* Start Provided data *

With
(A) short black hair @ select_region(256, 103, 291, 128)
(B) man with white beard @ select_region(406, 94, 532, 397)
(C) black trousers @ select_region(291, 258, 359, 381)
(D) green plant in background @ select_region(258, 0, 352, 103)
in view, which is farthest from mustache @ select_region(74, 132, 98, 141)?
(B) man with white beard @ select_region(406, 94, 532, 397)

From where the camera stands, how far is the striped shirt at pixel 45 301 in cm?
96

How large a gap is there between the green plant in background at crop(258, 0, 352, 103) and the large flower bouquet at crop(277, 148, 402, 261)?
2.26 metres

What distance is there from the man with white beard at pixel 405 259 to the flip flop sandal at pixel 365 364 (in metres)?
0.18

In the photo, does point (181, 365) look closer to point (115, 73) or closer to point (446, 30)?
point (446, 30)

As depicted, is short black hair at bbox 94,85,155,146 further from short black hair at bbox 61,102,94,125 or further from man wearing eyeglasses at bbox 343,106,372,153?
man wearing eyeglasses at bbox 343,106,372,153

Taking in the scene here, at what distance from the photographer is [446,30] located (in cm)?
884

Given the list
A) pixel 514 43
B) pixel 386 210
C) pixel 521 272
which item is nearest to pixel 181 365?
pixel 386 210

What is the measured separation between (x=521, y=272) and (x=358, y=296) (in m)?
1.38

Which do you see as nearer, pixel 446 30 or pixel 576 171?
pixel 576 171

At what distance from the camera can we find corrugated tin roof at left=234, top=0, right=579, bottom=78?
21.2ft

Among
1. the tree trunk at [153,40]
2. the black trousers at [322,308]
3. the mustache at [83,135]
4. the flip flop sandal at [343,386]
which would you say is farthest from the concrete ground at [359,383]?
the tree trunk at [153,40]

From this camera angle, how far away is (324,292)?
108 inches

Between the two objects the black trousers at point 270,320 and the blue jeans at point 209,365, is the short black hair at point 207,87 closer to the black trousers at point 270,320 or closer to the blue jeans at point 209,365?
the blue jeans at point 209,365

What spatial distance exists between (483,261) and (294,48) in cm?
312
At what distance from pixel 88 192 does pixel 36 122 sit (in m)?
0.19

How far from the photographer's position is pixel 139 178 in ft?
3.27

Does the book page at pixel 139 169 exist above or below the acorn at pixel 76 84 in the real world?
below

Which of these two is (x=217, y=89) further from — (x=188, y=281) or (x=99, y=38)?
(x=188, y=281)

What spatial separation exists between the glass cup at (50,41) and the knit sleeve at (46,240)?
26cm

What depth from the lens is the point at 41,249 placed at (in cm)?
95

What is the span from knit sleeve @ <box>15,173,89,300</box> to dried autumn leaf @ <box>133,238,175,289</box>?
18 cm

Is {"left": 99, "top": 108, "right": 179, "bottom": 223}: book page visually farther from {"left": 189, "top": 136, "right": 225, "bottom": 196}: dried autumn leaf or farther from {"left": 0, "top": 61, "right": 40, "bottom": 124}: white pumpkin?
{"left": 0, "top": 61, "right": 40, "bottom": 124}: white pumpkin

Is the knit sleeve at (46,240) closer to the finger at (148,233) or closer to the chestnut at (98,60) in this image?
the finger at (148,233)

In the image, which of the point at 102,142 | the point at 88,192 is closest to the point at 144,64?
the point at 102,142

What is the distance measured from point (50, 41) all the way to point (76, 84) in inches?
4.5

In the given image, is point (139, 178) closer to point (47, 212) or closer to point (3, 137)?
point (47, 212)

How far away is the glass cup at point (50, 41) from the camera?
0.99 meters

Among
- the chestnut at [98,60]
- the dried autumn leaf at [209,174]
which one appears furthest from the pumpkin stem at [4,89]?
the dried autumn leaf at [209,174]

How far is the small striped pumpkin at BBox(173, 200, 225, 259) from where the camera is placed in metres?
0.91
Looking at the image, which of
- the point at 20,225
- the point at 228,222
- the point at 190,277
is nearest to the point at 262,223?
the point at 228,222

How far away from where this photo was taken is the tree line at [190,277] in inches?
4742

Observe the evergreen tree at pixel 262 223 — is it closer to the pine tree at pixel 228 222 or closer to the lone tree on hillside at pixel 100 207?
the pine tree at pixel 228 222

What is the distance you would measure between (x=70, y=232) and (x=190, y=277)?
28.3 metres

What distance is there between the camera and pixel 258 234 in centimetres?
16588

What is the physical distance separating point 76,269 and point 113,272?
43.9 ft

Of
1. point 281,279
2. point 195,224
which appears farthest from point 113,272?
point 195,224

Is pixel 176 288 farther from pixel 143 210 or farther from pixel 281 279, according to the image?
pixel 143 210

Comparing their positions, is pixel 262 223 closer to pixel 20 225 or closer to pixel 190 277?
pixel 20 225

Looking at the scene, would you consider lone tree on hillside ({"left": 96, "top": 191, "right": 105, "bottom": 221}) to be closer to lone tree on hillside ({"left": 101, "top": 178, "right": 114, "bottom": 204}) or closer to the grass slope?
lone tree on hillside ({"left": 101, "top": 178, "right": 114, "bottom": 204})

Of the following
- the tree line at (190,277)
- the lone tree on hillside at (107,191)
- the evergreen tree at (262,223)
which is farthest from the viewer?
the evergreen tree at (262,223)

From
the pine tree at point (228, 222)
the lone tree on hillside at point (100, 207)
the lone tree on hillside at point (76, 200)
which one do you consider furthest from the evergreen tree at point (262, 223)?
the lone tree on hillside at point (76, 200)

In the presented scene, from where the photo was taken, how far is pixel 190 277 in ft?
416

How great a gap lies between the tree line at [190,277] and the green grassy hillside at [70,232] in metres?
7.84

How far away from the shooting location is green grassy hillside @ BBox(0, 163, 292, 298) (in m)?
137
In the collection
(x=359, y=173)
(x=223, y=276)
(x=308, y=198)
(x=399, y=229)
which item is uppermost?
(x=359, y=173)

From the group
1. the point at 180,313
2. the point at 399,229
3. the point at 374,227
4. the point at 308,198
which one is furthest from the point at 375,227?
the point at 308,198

* End Provided data *

# To do
Print all of the entries exactly as they appear.

# Solved problem
With
(A) short black hair @ select_region(256, 103, 291, 128)
(B) man with white beard @ select_region(406, 94, 532, 397)
(C) black trousers @ select_region(291, 258, 359, 381)
(D) green plant in background @ select_region(258, 0, 352, 103)
in view, which is farthest from mustache @ select_region(74, 132, 98, 141)?
(B) man with white beard @ select_region(406, 94, 532, 397)

From where the camera stands, how far is the striped shirt at pixel 45 301 in cm?
96

How large a gap is there between the green plant in background at crop(258, 0, 352, 103) and the large flower bouquet at crop(277, 148, 402, 261)?
2.26 metres

What distance is there from the man with white beard at pixel 405 259 to the flip flop sandal at pixel 365 364 (in metres)?
0.18

In the photo, does point (181, 365) look closer to point (115, 73) or closer to point (446, 30)?
point (446, 30)

As depicted, is short black hair at bbox 94,85,155,146 further from short black hair at bbox 61,102,94,125 or further from man wearing eyeglasses at bbox 343,106,372,153?
man wearing eyeglasses at bbox 343,106,372,153

Taking in the scene here, at what distance from the photographer is [446,30] located (in cm)?
884

Given the list
A) pixel 514 43
B) pixel 386 210
C) pixel 521 272
which item is nearest to pixel 181 365?
pixel 386 210

What is the measured separation between (x=521, y=272) and (x=358, y=296) (in m)?
1.38

Which do you see as nearer, pixel 446 30 or pixel 576 171?
pixel 576 171

At what distance from the camera can we find corrugated tin roof at left=234, top=0, right=579, bottom=78?
21.2ft

Among
1. the tree trunk at [153,40]
2. the black trousers at [322,308]
3. the mustache at [83,135]
4. the flip flop sandal at [343,386]
which would you say is farthest from the concrete ground at [359,383]?
the tree trunk at [153,40]

From this camera angle, how far away is (324,292)?
108 inches

Between the two objects the black trousers at point 270,320 and the blue jeans at point 209,365, is the short black hair at point 207,87 closer to the black trousers at point 270,320 or closer to the blue jeans at point 209,365?
the blue jeans at point 209,365

What spatial distance exists between (483,261) and (294,48) in cm?
312
At what distance from pixel 88 192 does pixel 36 122 sit (in m)?
0.19

How far from the photographer's position is pixel 139 178 in ft?
3.27

Does the book page at pixel 139 169 exist above or below the acorn at pixel 76 84 in the real world?
below

Which of these two is (x=217, y=89) further from — (x=188, y=281) or (x=99, y=38)?
(x=188, y=281)

What spatial separation exists between the glass cup at (50,41) and the knit sleeve at (46,240)?
26cm

What depth from the lens is the point at 41,249 placed at (in cm)?
95

What is the span from knit sleeve @ <box>15,173,89,300</box> to dried autumn leaf @ <box>133,238,175,289</box>?
18 cm

Is {"left": 99, "top": 108, "right": 179, "bottom": 223}: book page visually farther from {"left": 189, "top": 136, "right": 225, "bottom": 196}: dried autumn leaf or farther from {"left": 0, "top": 61, "right": 40, "bottom": 124}: white pumpkin?
{"left": 0, "top": 61, "right": 40, "bottom": 124}: white pumpkin

Is the knit sleeve at (46,240) closer to the finger at (148,233) or closer to the chestnut at (98,60) in this image?
the finger at (148,233)

In the image, which of the point at 102,142 | the point at 88,192 is closest to the point at 144,64?
the point at 102,142

What is the distance measured from point (50, 41) all the way to point (76, 84) in inches?
4.5

In the given image, is point (139, 178) closer to point (47, 212) or closer to point (3, 137)?
point (47, 212)

How far away is the glass cup at point (50, 41) from the camera?
0.99 meters

Among
- the chestnut at [98,60]
- the dried autumn leaf at [209,174]
which one appears furthest from the pumpkin stem at [4,89]?
the dried autumn leaf at [209,174]

How far is the small striped pumpkin at BBox(173, 200, 225, 259) from where the camera is placed in metres?
0.91
Looking at the image, which of
- the point at 20,225
- the point at 228,222
- the point at 190,277
is nearest to the point at 262,223?
the point at 228,222

How far away from where this photo was taken is the tree line at [190,277] in inches?
4742

Observe the evergreen tree at pixel 262 223 — is it closer to the pine tree at pixel 228 222 or closer to the lone tree on hillside at pixel 100 207?
the pine tree at pixel 228 222

What is the distance you would measure between (x=70, y=232) and (x=190, y=277)?
28.3 metres

What distance is there between the camera and pixel 258 234 in centimetres?
16588

What is the physical distance separating point 76,269 and point 113,272?
43.9 ft

Of
1. point 281,279
2. point 195,224
which appears farthest from point 113,272?
point 195,224

Is pixel 176 288 farther from pixel 143 210 or farther from pixel 281 279, according to the image?
pixel 143 210

Comparing their positions, is pixel 262 223 closer to pixel 20 225 or closer to pixel 190 277?
pixel 20 225

Looking at the scene, would you consider lone tree on hillside ({"left": 96, "top": 191, "right": 105, "bottom": 221}) to be closer to lone tree on hillside ({"left": 101, "top": 178, "right": 114, "bottom": 204}) or closer to the grass slope?
lone tree on hillside ({"left": 101, "top": 178, "right": 114, "bottom": 204})

Of the following
- the tree line at (190,277)
- the lone tree on hillside at (107,191)
- the evergreen tree at (262,223)
which is farthest from the viewer?
the evergreen tree at (262,223)

From
the pine tree at point (228, 222)
the lone tree on hillside at point (100, 207)
the lone tree on hillside at point (76, 200)
which one do you consider furthest from the evergreen tree at point (262, 223)?
the lone tree on hillside at point (76, 200)

In the presented scene, from where the photo was taken, how far is pixel 190 277 in ft?
416

How great a gap lies between the tree line at [190,277] and the green grassy hillside at [70,232] in metres?
7.84

How far away from the shooting location is green grassy hillside @ BBox(0, 163, 292, 298) (in m)?
137
In the collection
(x=359, y=173)
(x=223, y=276)
(x=308, y=198)
(x=399, y=229)
which item is uppermost?
(x=359, y=173)

From the group
1. the point at 180,313
2. the point at 399,229
3. the point at 374,227
4. the point at 308,198
which one is furthest from the point at 375,227?
the point at 308,198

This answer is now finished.